→ ASSIGNMENT:
Exactly as written, reproduce the lines from the beginning of the data through the line containing "Charleston Charter School"; the pictures are not reproduced.

→ Short text fragments from websites:
-=-=-=-=-
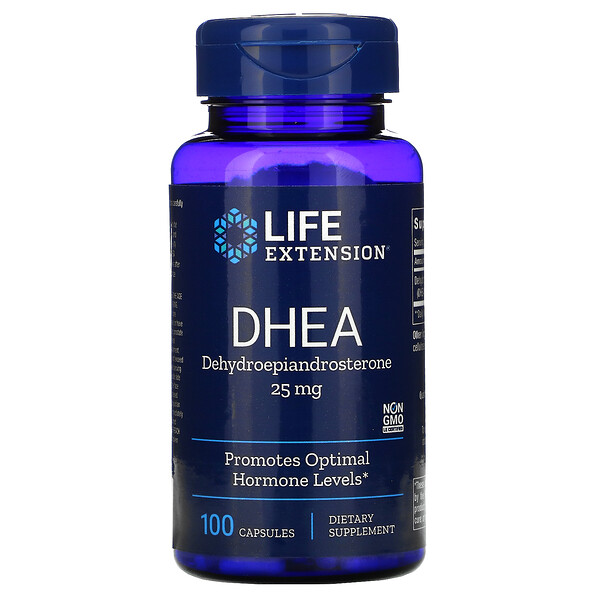 Life Extension, (DHEA),25毫克,100粒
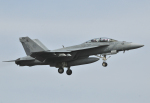 チャーリーマイクさんが、厚木飛行場で撮影したアメリカ海軍 F/A-18F Super Hornetの航空フォト(写真)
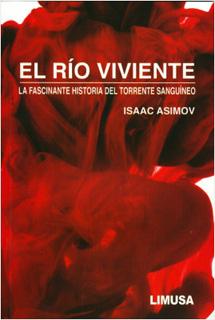 EL RIO VIVIENTE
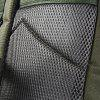 3P 30L Backpack Sports Bag for Camping Traveling Hiking Trekking - ARMY GREEN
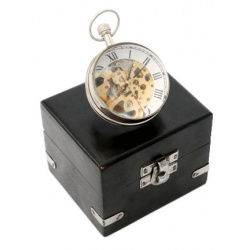Thru clock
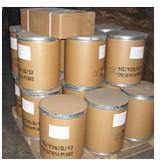 Buy cheap Elastomers Rubber Antioxidant C26H34O3 Chemical Additives Antioxidants from wholesalers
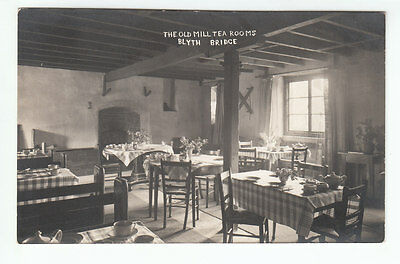 The Old Mill Tea Rooms Blyth Bridge Peebles Early 1900's Old Postcard Unposted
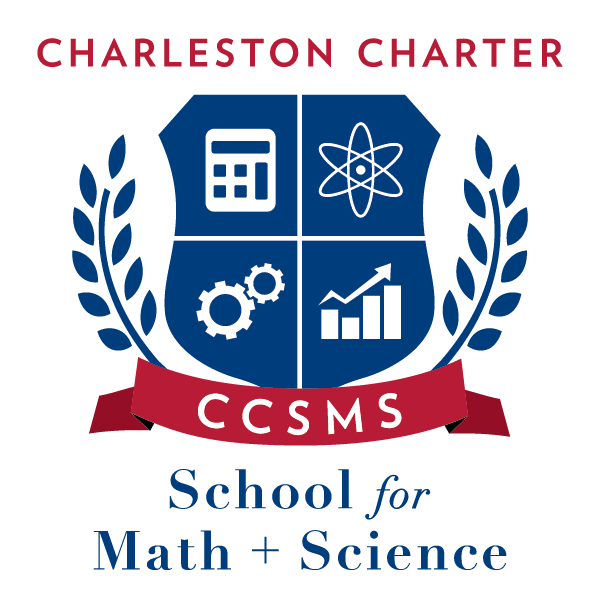 Charleston Charter School for Math and Science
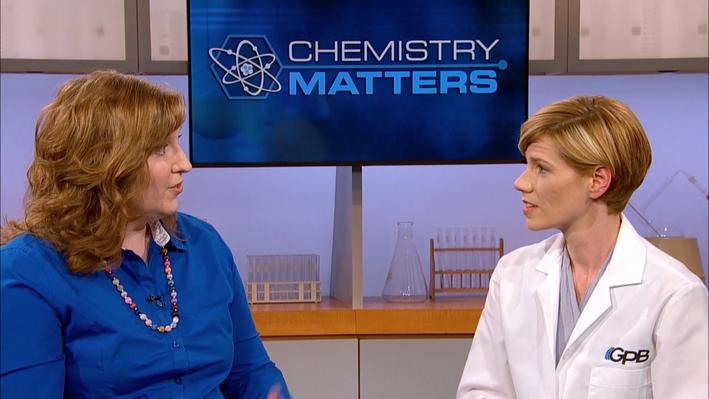 Unit 10: Segment G | Chemistry Matters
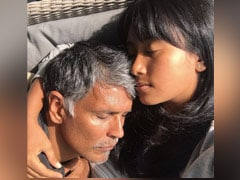 Ankita Konwar And Milind Soman Basking In The Sun: The Only Thing That's Changed Since Last Monday Is...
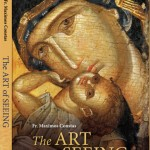 Review of The Art of Seeing: Paradox and Perception in Orthodox Iconography by Fr. Maximos Constas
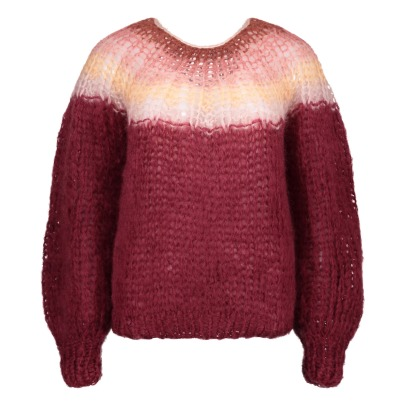 Maiami Pullover aus Mohair-Wolle -listing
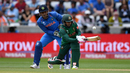 Mushfiqur Rahim laps the ball fine, Bangladesh v India, Champions Trophy 2017, Edgbaston, June 15, 2017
-=-=-=-=-
→ WRITTEN ANSWER:
 Life Extension, (DHEA),25毫克,100粒
 チャーリーマイクさんが、厚木飛行場で撮影したアメリカ海軍 F/A-18F Super Hornetの航空フォト(写真)
 EL RIO VIVIENTE
 3P 30L Backpack Sports Bag for Camping Traveling Hiking Trekking - ARMY GREEN
Thru clock
 Buy cheap Elastomers Rubber Antioxidant C26H34O3 Chemical Additives Antioxidants from wholesalers
 The Old Mill Tea Rooms Blyth Bridge Peebles Early 1900's Old Postcard Unposted
 Charleston Charter School for Math and Science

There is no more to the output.